Kürzlich stand im „Split“ die Nachbesprechung mit den Beteiligten an. Bei Mitgliederversammlungen von Vereinen ist ein reger Zuspruch oft ein Zeichen dafür, dass es Heikles zu diskutieren gibt. In puncto Glückstalermarkt entsandten 16 der 19 Gruppen, die 2011 eine der Buden bezogen und zum Markt beitrugen, mindestens einen Vertreter. Dennoch fielen die Rückmeldungen insgesamt erfreulich aus.

Der Heimatverein, der mit seinen Nachtwächter-Rundgängen an den Freitagabenden Dutzende Besucher auf den Marktplatz zieht, hatte nur einen Wunsch, den selbst die erfahrenen Kräfte des Gewerbevereins nicht zu erfüllen wissen: ein bisschen Schnee fürs adventliche Ambiente. Wobei Schelter im Verborgenen sogleich verschmitzt über den Einsatz von Schneemaschinen nachsann. Das dürfte aber ein Gedankenspiel bleiben.

Die anderen Vereine wiesen zwar auf geringere Umsätze an jenen Tagen hin, an denen stürmisches Wetter herrschte. Doch erkannten sie allesamt die höhere Gewalt und nahmen sie nicht als Anlass, in puncto Markt Verdruss zu zeigen. Im Gegenteil: Bei der Nachbesprechung wurde fast lückenlos reihum schon die Zusage für dieses Jahr gegeben.

Trotz teils eher unwirtlichen Spätherbstwetters: Der KMGV sprach wie die Junge Union von besseren Einnahmen als kalkuliert. Die JU will den Erlös - aufgerundet - bald an den Verein „Horizont“ spenden. Auch andere Gruppen hoben hervor, dass die Teilnahme nicht vordergründig wegen üppiger Einnahmen in die eigene Tasche stattfinde, sondern aus Spaß und Gemeinschaftssinn. Für den steht der bunte Mix der Teilnehmer - vom Odenwald-Club über diverse Fastnachtsgruppen bis hin zum Fan-Club der gar nicht mehr existierenden Footballer der Frankfurt Galaxy.

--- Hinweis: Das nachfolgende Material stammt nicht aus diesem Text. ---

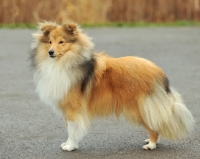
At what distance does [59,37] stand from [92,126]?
67.9 inches

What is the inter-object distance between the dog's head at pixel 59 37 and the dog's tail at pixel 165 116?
120 centimetres

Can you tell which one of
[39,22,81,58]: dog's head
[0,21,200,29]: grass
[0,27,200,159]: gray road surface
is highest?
[39,22,81,58]: dog's head

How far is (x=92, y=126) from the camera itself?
740 centimetres

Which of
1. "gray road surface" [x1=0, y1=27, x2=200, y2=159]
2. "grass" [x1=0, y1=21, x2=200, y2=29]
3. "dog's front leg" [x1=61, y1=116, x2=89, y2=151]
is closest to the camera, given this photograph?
"gray road surface" [x1=0, y1=27, x2=200, y2=159]

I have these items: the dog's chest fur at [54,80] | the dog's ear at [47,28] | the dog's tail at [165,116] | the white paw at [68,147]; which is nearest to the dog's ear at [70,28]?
the dog's ear at [47,28]

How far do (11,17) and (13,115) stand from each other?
14.5m

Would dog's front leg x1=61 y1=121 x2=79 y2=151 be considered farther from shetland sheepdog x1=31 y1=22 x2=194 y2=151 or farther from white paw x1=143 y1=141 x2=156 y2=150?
white paw x1=143 y1=141 x2=156 y2=150

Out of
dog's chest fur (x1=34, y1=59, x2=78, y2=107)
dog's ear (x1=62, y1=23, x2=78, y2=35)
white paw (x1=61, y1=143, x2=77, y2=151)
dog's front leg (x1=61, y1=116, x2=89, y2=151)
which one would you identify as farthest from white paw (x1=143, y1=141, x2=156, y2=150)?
dog's ear (x1=62, y1=23, x2=78, y2=35)

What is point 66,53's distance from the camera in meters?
6.27

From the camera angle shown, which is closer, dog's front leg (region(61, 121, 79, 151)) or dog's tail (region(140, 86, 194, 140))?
dog's tail (region(140, 86, 194, 140))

Ein paar Verbesserungsvorschläge kamen nichtsdestotrotz aus der Runde. Der SV DJK Viktoria ärgerte sich ein wenig über die Vertreter der Alfred-Delp-Schule (ADS), die die Getränkepreise entgegen der Absprache unterboten hätten. Die ADS feierte 2011 ihre Premiere auf dem Glückstalermarkt, hatte sich angesichts kleinerer Becher offenbar geschämt, den gleichen Preis wie die Nachbarn zu verlangen. Ehe es zu einem Hinweis kam, entschuldigte sich die Pfarrgemeinde St. Peter und Paul derweil vorsorglich für ihren „großen Auftritt“. Entgegen dem üblichen Vorgehen hatte sie zusätzliche Stehtische aufgestellt. Vermisst wurden von einigen dagegen Sitzgelegenheiten gerade für Kinder.

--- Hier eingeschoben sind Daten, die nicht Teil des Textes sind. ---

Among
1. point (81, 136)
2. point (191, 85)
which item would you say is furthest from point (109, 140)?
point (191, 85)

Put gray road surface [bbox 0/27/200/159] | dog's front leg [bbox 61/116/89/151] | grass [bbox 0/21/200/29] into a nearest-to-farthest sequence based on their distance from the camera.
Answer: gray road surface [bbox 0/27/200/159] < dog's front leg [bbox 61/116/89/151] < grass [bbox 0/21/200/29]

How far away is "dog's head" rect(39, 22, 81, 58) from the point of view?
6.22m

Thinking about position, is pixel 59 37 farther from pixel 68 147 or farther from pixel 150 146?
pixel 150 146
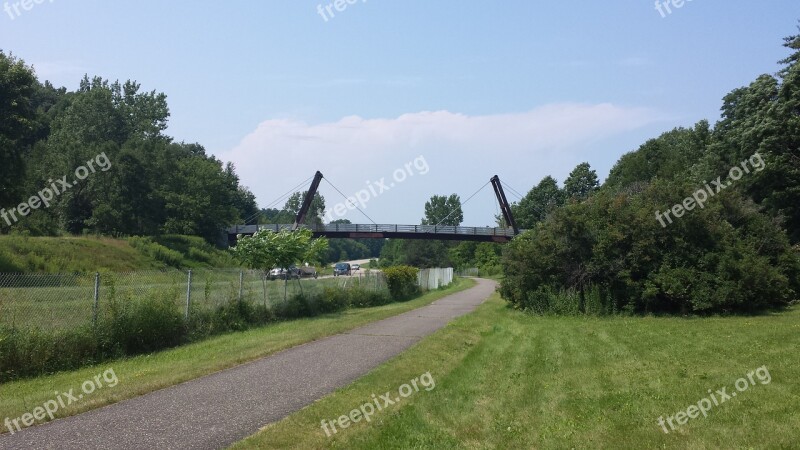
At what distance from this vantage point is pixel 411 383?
10.5 meters

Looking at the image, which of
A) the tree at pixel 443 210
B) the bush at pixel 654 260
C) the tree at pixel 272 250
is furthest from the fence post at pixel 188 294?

Der Gewerbeverein selbst indes nannte den 2011 größeren Innenhof des Markthalbrunds als positive Veränderung, während geklaute Lichterketten und abgebrochene Äste vom riesigen Tannenbaum negativ auffielen. Einen längeren Austausch gab es über den Vorschlag, neben den Freitagabenden und den Samstagvormittagen den Glückstalermarkt wieder zumindest einen Samstagabend zu öffnen. Dies funktioniere hinsichtlich befriedigender Besucherzahlen aber nur, wenn der Heimatverein an diesem Abend einen seiner Rundgänge durchführe, waren sich die Vertreter mit den Veranstaltern einig. Heinz G. Schirling, stellvertretender Vorsitzender des Heimatvereins, versprach, den Vorschlag in die eigenen Reihen weiterzutragen.